Exercise requirements
In the text on climate change and mapping, how is the High Water Mark shown on all Harvey maps?

Exercise text
▬▬▬▬▬▬
Today (Friday 15th March, 2019) there will be a "Global Climate Strike for the future - The beginning of great change". Greta Thunberg, the remarkable 16 year old Swedish schoolgirl, spoke at the Davos conference urging the world's most powerful, influential and wealthy people to act on climate change and the IPCC report is worth a read.

Predictions of warming are impacting, and will further impact, topography and mapping, so here is a parochial view of a few aspects that might affect the walker.

If temperatures rise by as much as 2 degrees over the next 30-50 years, sea levels around the UK could rise by over a metre.

The impact on mapping is obvious in Alpine and Arctic regions where glaciers and ice fields are shrinking and disappearing altogether. Around the UK the coastline would be the most obvious area to change as it is the lowest lying land.

On all Harvey maps, the High Water Mark or the high tide line is shown as a thin blue line. The line can be used as a safety aid for walkers to help them choose when to access coastal areas on long distance paths that integrate beach and coastal rock (such as the Anglesey Coastal Path – see image) or when to use an inland alternative route.

Mapping these lines has never been an easy task as it can often depend on the time of day the aerial photos used for photogrammetry were taken. However, there are several clues to assist in the interpretation of the images and photogrammetrists look for a mixture of natural signs to plot the high tide line. These can range from change in beach slope, drift lines on the beach and the change in colour of coastal rock. There is a significant skill involved in looking for these signs that requires years of practise. During the ground survey stage, these lines are checked and altered accordingly to give the clearest picture to the end user.

Should sea levels rise then not only would those lines need to be recalculated and re-drawn but every black dot (ground survey) spot height on our maps would need to be changed. Whilst contour lines would remain as they are all the contour numbering on every map would have to be adjusted.

Could Ben Vane become a Corbett? Will the Munro, Corbett, Donald and Marilyn tables all have to be re written? Could there be pre and post global warming rounds, the earlier ones being harder with cumulatively several hundred metres more height climbed?
▬▬▬▬▬▬
Extracted information

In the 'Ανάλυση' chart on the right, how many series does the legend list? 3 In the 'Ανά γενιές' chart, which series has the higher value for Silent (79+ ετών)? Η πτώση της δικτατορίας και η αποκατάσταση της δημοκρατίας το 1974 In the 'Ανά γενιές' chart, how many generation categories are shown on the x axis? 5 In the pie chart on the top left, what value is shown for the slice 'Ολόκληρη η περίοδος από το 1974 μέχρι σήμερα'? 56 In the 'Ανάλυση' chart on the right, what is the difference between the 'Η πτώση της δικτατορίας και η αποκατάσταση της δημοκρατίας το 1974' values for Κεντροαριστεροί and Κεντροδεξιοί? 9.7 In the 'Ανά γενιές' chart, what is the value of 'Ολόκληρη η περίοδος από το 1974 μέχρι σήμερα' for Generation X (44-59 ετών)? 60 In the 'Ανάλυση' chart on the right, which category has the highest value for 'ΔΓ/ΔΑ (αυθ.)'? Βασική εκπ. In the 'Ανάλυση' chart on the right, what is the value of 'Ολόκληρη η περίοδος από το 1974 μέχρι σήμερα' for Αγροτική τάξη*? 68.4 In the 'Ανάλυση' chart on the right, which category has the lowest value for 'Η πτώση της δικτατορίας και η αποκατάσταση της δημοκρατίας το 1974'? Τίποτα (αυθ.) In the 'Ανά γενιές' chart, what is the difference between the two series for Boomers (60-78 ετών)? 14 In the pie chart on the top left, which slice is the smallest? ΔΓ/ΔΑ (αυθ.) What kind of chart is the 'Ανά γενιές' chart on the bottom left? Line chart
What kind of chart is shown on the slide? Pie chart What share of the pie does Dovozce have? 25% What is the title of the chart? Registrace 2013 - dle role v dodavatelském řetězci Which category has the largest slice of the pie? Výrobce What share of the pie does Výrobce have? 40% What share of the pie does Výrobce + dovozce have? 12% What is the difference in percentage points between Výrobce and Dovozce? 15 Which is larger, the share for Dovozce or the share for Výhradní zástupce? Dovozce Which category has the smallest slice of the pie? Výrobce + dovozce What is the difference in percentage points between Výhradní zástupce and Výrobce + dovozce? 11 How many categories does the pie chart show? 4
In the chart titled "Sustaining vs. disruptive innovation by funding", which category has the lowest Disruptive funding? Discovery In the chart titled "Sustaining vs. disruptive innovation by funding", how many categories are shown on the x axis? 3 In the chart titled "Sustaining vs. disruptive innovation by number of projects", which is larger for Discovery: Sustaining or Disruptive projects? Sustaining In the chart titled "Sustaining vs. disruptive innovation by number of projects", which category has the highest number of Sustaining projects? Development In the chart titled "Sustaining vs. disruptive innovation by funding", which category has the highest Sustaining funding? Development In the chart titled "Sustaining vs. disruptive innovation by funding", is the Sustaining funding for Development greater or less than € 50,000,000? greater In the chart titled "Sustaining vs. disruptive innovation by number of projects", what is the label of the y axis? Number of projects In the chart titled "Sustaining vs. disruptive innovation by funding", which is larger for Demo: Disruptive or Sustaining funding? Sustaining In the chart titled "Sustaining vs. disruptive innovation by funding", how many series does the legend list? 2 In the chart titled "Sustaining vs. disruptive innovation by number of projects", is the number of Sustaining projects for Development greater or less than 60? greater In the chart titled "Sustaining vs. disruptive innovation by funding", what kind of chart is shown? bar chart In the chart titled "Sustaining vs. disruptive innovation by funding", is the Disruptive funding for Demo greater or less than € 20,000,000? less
▬▬▬▬▬▬
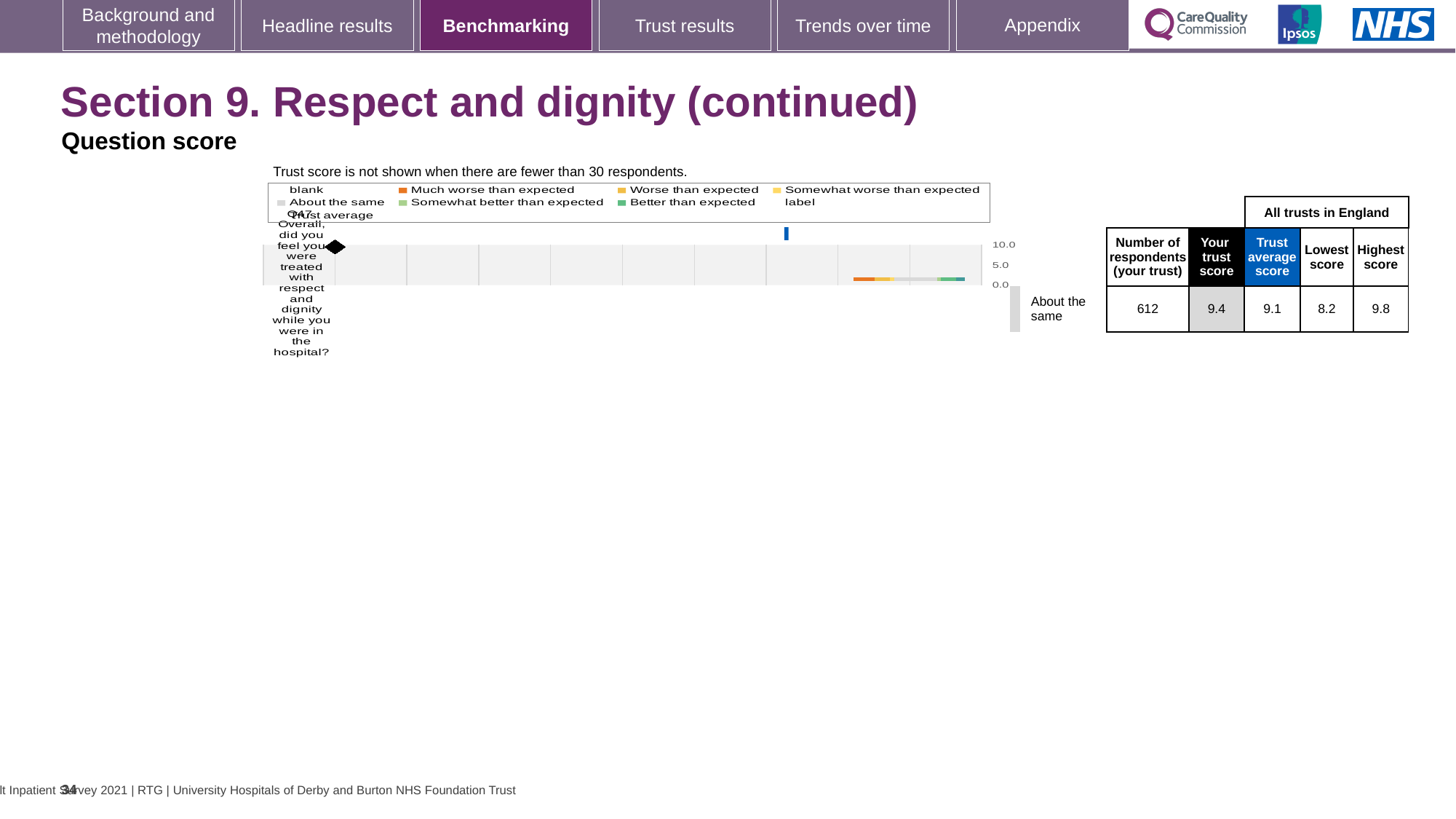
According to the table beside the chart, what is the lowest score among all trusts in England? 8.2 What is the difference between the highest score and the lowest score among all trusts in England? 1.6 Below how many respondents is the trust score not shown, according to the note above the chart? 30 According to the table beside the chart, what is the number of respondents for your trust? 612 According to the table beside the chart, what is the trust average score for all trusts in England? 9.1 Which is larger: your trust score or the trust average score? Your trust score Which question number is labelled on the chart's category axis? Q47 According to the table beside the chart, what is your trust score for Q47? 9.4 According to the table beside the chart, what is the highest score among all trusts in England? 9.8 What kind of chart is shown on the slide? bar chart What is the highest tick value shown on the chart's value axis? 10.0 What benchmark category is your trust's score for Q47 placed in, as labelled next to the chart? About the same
▬▬▬▬▬▬
Finished task
As a thin blue line.